Wenn der Beschwerdeführer vorbringt, es habe die belangte Behörde nicht binnen Jahresfrist ab Einbringung der Berufung über diese entschieden, weshalb gemäß § 51 Abs. 5 VStG der angefochtene Bescheid als aufgehoben gelte und das Verfahren einzustellen sei, so geht er an der Rechtslage vorbei. Nach Aufhebung eines Berufungsbescheides durch den Verwaltungsgerichtshof steht nämlich der belangten Behörde abermals eine Frist von einem Jahr ab Zustellung des Erkenntnisses des Verwaltungsgerichtshofes zur Verfügung (vgl. Hauer-Leukauf, Handbuch des österreichischen Verwaltungsverfahrens, 3. Aufl., Anm. 17 zu § 51 VStG, S. 773, a. a.O., 4. Aufl., Anm. 13 zu § 51 VStG, S. 1023). Das Erkenntnis des Verwaltungsgerichtshofes wurde der belangten Behörde am 15. November 1989 zugestellt, der angefochtene Bescheid dem Beschwerdeführer am 18. Dezember 1989, sodaß die Frist eindeutig gewahrt ist.
Es ist aber auch die Meinung des Beschwerdeführers verfehlt, wonach Verjährung eingetreten sei, weil die belangte Behörde § 102 Abs. 1 KFG als verletzte Verwaltungsvorschrift erst nach Ablauf der sechsmonatigen Verjährungsfrist des § 31 Abs. 2 KFG herangezogen habe.

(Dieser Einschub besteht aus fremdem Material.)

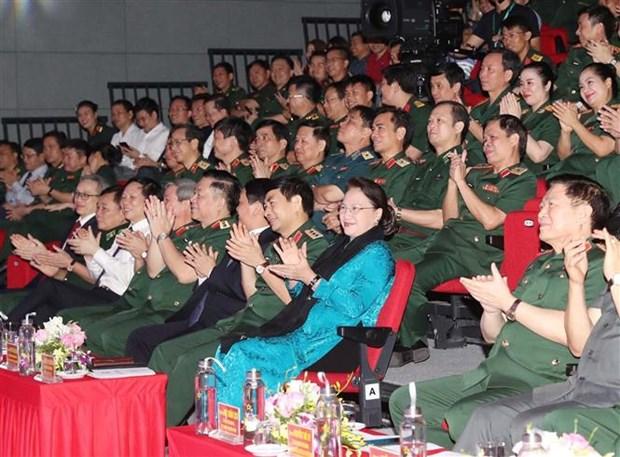 越南国会主席阮氏金银出席防疫一线人员表彰大会 hinh anh 1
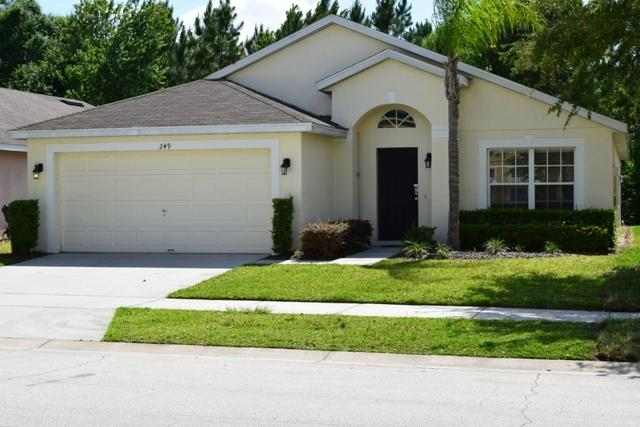 Double Garage and parking outside the villa on Scrub Jay Way, DAVENPORT - 249 Scrub Jay Way - Davenport. Florida - Davenport - rentals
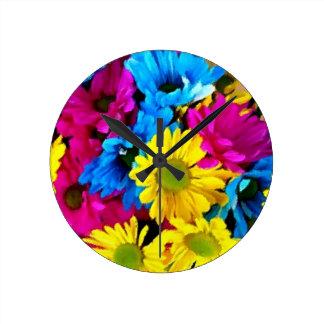 Floraciones coloridas de la margarita de los pétal reloj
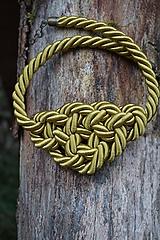 Náhrdelníky - Olivový náhrdelník z točenej šnúry - 11518498_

Es wurde dem Beschwerdeführer kein anderer Sachverhalt zur Last gelegt, sondern lediglich in Entsprechung des schon zitierten hg. Vorerkenntnisses vom 18. Oktober 1989 auch § 102 Abs. 1 KFG herangezogen. Eine Richtigstellung der verletzten Verwaltungsvorschrift durch die Berufungsbehörde ist auch nach Ablauf der sechsmonatigen Verfolgungsverjährungsfrist möglich, wenn dem Beschwerdeführer kein anderer Sachverhalt zur Last gelegt wurde (vgl. abermals Hauer-Leukauf, 4. Aufl., Anm. 8 zu § 44 a VStG, S. 943).

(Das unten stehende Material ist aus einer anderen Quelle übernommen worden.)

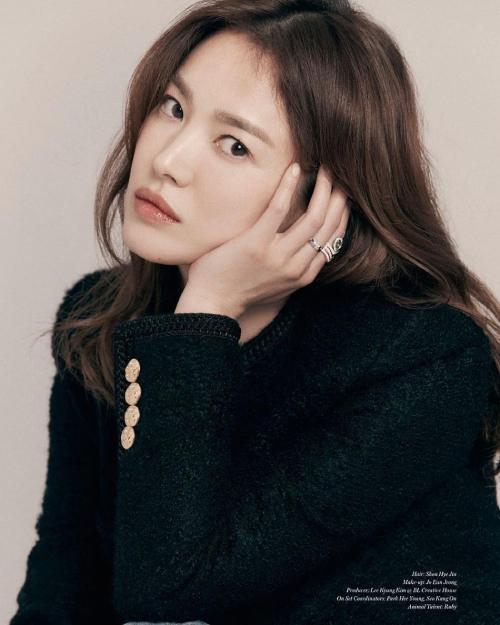 Ngôi sao Hàn mặc trang phục của Celine, đeo trang sức kim cương Chaumet và dắt theo hai chú chó cưng Ruby và Ogu khi xuất hiện trên tạp chí Vogue số mới. Thời trang kín cổng cao tường nhưng Song Hye Kyo vẫn đầy sức hút nhờ vào đôi mắt nâu đượm buồn, làn da mượt mà không tì vết.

Zutreffend wurde dem Beschwerdeführer auch ein Ersatz der Kosten auferlegt, zumal die Bestimmung des § 65 VStG dann nicht Platz greift, wenn die Berufungsbehörde bloß eine rechtliche Qualifikation der Tat ändert (vgl. Hauer-Leukauf, 4. Aufl., E 1 a. zu § 65 VStG, S. 1100).

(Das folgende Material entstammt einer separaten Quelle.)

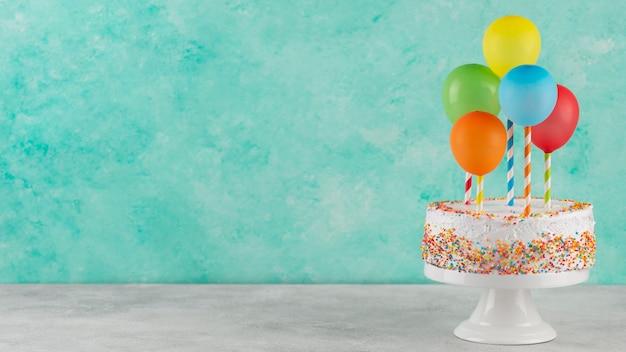 복사 공간 케이크와 다채로운 풍선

Wenn der Beschwerdeführer erstmals in der Beschwerde vorbringt, es sei zu Unrecht ungeprüft gelassen worden, ob die im Verfahren genannten Beleuchtungskörper auch tatsächlich Nebelscheinwerfer im Sinne des § 20 Abs. 1 lit. c KFG seien, ist ihm zu entgegnen, daß schon in der Anzeige vom Vorliegen von Nebelscheinwerfern die Rede ist und diese auch Gegenstand des Abspruches sind. Mögen auch in der Folge im Verwaltungsstrafverfahren diese Scheinwerfer auch als Breitstrahler bezeichnet worden sein, so ist der Beschwerdeführer im ganzen Strafverfahren der Annahme, daß es sich dabei um Nebelscheinwerfer handelt, nicht entgegengetreten. Die belangte Behörde hatte daher keine Veranlassung, das Vorliegen von Nebelscheinwerfern in Zweifel zu ziehen. Das nunmehrige Vorbringen des Beschwerdeführers beinhaltet einen unzulässigen Erkundungsbeweis und überdies eine im verwaltungsgerichtlichen Verfahren gemäß § 41 Abs. 1 VwGG unzulässige Neuerung.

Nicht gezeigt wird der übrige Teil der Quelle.